▶ _Task instructions_
1 – Reproduce the passage of the credit agreement amendment starting at "Borrowers and Lender are" and ending at "the Credit Agreement.".
2 – According to the credit agreement amendment, what is the date of the Credit Agreement between Borrowers and Lender?

▶ _Document segment_
Borrowers and Lender are parties to
a certain Credit Agreement dated July 31, 2008 (as modified
and amended from time to time, the “Credit Agreement”),
pursuant to which Borrowers established certain financing
arrangements with Lender. The Credit Agreement and all instruments,
documents and agreements executed in connection therewith, or
related thereto are referred to herein collectively as the
“Existing Credit Documents.” All capitalized terms not
otherwise defined herein shall have the meanings ascribed thereto
in the Credit Agreement.
B.
Borrowers have requested and Lender
has agreed to amend the terms and conditions of the Existing Credit
Documents, pursuant to the terms and conditions of this
Amendment.
C.
Borrowers and Lender desire to set
forth their agreement in writing.
NOW THEREFORE, with the foregoing
Background deemed incorporated by reference and for good and
valuable consideration, the receipt and adequacy of which is hereby
acknowledged, the parties hereto, intending to be legally bound,
covenant and agree as follows:
1.
Amendment . Upon the effectiveness of this Amendment, the
Credit Agreement is hereby amended in the following
manner:
(a)
The definitions of “Applicable
Margin,” “Default Rate,” “Safeguard
Indemnity,” “Safeguard Loan Documents,”
“Safeguard Subordination Agreement” and “Senior
Debt” set forth in Annex I to the Credit Agreement are hereby
by amended and restated as follows:
“ Applicable Margin
” means the spread over the LIBOR Rate equal to
6.00%.
“ Default Rate ”
means five percent (5.0%) above the Interest Rate otherwise
applicable on the Revolving Loans.
“ Safeguard Indemnity
” means that certain Amended and Restated Reimbursement and
Indemnity Agreement dated January 17, 2007 executed by
Clarient in favor of Safeguard and Safeguard Delaware, as amended
by that certain First Amendment to Amended and Restated
Reimbursement and Indemnity Agreement dated March 6, 2007
among Clarient, Safeguard and Safeguard Delaware, that certain
Second Amendment to Amended and Restated Reimbursement and
Indemnity Agreement dated March 14, 2008 among Clarient,
Safeguard and Safeguard Delaware and that certain Third Amendment
to Amended and Restated Reimbursement and Indemnity Agreement dated
February 27, 2009 among Clarient, Safeguard and Safeguard
Delaware.

[Detection annotation records]
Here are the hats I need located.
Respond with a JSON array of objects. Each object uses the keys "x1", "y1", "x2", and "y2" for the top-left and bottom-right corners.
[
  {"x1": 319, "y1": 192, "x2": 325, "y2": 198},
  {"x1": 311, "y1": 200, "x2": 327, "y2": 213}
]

▶ _In response_
1 –
Borrowers and Lender are parties to
a certain Credit Agreement dated July 31, 2008 (as modified
and amended from time to time, the “Credit Agreement”),
pursuant to which Borrowers established certain financing
arrangements with Lender. The Credit Agreement and all instruments,
documents and agreements executed in connection therewith, or
related thereto are referred to herein collectively as the
“Existing Credit Documents.” All capitalized terms not
otherwise defined herein shall have the meanings ascribed thereto
in the Credit Agreement.

2 – July 31, 2008